## What to do
Reproduce every one of the rows below word for word, with no changes.
══ Source material ══
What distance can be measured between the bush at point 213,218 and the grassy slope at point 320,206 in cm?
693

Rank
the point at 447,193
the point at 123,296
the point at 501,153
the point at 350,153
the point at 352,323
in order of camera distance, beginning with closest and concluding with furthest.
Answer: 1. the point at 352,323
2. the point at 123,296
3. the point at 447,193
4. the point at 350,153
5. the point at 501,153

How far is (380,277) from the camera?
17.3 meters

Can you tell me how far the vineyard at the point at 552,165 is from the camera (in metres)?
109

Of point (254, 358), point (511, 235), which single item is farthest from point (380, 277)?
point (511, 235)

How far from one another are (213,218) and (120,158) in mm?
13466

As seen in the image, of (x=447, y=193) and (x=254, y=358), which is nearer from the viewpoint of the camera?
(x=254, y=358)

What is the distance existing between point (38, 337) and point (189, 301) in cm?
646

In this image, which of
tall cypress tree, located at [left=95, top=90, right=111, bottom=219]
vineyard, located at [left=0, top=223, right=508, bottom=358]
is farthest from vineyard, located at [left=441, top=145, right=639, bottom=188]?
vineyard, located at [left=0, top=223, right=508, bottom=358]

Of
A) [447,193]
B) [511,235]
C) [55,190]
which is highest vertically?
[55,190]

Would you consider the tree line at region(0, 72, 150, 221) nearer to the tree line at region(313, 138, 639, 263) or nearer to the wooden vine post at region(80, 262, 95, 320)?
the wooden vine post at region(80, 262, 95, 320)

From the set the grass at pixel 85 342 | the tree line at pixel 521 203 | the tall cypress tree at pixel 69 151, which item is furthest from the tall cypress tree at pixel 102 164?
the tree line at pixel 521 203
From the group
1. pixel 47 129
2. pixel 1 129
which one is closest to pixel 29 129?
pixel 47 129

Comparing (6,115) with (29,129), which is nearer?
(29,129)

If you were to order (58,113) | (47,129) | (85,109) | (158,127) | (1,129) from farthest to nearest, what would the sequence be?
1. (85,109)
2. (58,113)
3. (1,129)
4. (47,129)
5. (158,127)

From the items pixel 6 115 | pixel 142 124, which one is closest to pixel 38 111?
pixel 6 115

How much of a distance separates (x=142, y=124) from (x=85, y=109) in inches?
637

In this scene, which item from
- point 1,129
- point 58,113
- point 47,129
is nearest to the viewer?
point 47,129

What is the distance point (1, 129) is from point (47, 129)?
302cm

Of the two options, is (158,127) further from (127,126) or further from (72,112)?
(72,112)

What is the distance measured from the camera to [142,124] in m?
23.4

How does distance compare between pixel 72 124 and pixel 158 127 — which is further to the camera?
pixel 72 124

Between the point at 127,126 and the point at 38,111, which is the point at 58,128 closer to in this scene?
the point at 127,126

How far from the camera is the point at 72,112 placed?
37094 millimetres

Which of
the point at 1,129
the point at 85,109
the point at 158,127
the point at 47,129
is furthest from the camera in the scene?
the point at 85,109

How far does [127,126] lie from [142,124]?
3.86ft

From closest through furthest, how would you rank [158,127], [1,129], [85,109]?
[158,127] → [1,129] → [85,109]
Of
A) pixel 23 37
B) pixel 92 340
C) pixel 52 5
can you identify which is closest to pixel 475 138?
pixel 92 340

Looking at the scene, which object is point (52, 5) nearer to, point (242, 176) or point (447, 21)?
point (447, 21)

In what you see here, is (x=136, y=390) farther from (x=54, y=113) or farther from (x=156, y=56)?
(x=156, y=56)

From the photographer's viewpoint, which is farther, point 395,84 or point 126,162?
═══
## Solved exercise
What distance can be measured between the bush at point 213,218 and the grassy slope at point 320,206 in cm?
693

Rank
the point at 447,193
the point at 123,296
the point at 501,153
the point at 350,153
the point at 352,323
in order of camera distance, beginning with closest and concluding with furthest.
Answer: 1. the point at 352,323
2. the point at 123,296
3. the point at 447,193
4. the point at 350,153
5. the point at 501,153

How far is (380,277) from the camera?
17.3 meters

Can you tell me how far the vineyard at the point at 552,165 is from the camera (in metres)?
109

Of point (254, 358), point (511, 235), which single item is farthest from point (380, 277)?
point (511, 235)

How far from one another are (213,218) and (120,158) in mm?
13466

As seen in the image, of (x=447, y=193) and (x=254, y=358), which is nearer from the viewpoint of the camera?
(x=254, y=358)

What is the distance existing between point (38, 337) and point (189, 301) in cm?
646

In this image, which of
tall cypress tree, located at [left=95, top=90, right=111, bottom=219]
vineyard, located at [left=0, top=223, right=508, bottom=358]
is farthest from vineyard, located at [left=441, top=145, right=639, bottom=188]?
vineyard, located at [left=0, top=223, right=508, bottom=358]

Of
A) [447,193]
B) [511,235]
C) [55,190]
which is highest vertically?
[55,190]

Would you consider the tree line at region(0, 72, 150, 221) nearer to the tree line at region(313, 138, 639, 263) or nearer to the wooden vine post at region(80, 262, 95, 320)?
the wooden vine post at region(80, 262, 95, 320)

From the set the grass at pixel 85 342 | the tree line at pixel 521 203 | the tall cypress tree at pixel 69 151, which item is furthest from the tall cypress tree at pixel 102 164?
the tree line at pixel 521 203
From the group
1. pixel 47 129
2. pixel 1 129
which one is closest to pixel 29 129?
pixel 47 129

Comparing (6,115) with (29,129), which is nearer?
(29,129)

If you were to order (58,113) | (47,129) | (85,109) | (158,127) | (1,129) from farthest to nearest, what would the sequence be?
1. (85,109)
2. (58,113)
3. (1,129)
4. (47,129)
5. (158,127)

From the items pixel 6 115 | pixel 142 124, which one is closest to pixel 38 111?
pixel 6 115

How much of a distance separates (x=142, y=124) from (x=85, y=109) in inches?
637

In this scene, which item from
- point 1,129
- point 58,113
- point 47,129
is nearest to the viewer?
point 47,129

What is the distance point (1, 129) is from point (47, 129)?
302cm

Of the two options, is (158,127) further from (127,126) or further from (72,112)?
(72,112)

What is the distance measured from the camera to [142,124] in m?
23.4

How does distance compare between pixel 72 124 and pixel 158 127 — which is further to the camera?
pixel 72 124

Between the point at 127,126 and the point at 38,111, which is the point at 58,128 closer to in this scene?
the point at 127,126

How far from the camera is the point at 72,112 placed?
37094 millimetres

Which of
the point at 1,129
the point at 85,109
the point at 158,127
the point at 47,129
is furthest from the camera in the scene?
the point at 85,109

How far does [127,126] lie from [142,124]?
3.86ft

From closest through furthest, how would you rank [158,127], [1,129], [85,109]?
[158,127] → [1,129] → [85,109]
Of
A) pixel 23 37
B) pixel 92 340
C) pixel 52 5
can you identify which is closest to pixel 475 138?
pixel 92 340

Looking at the scene, which object is point (52, 5) nearer to, point (242, 176) or point (447, 21)?
point (447, 21)

In what you see here, is (x=136, y=390) farther from (x=54, y=113) or farther from (x=156, y=56)?
(x=156, y=56)

From the photographer's viewpoint, which is farther, point 395,84 or point 126,162?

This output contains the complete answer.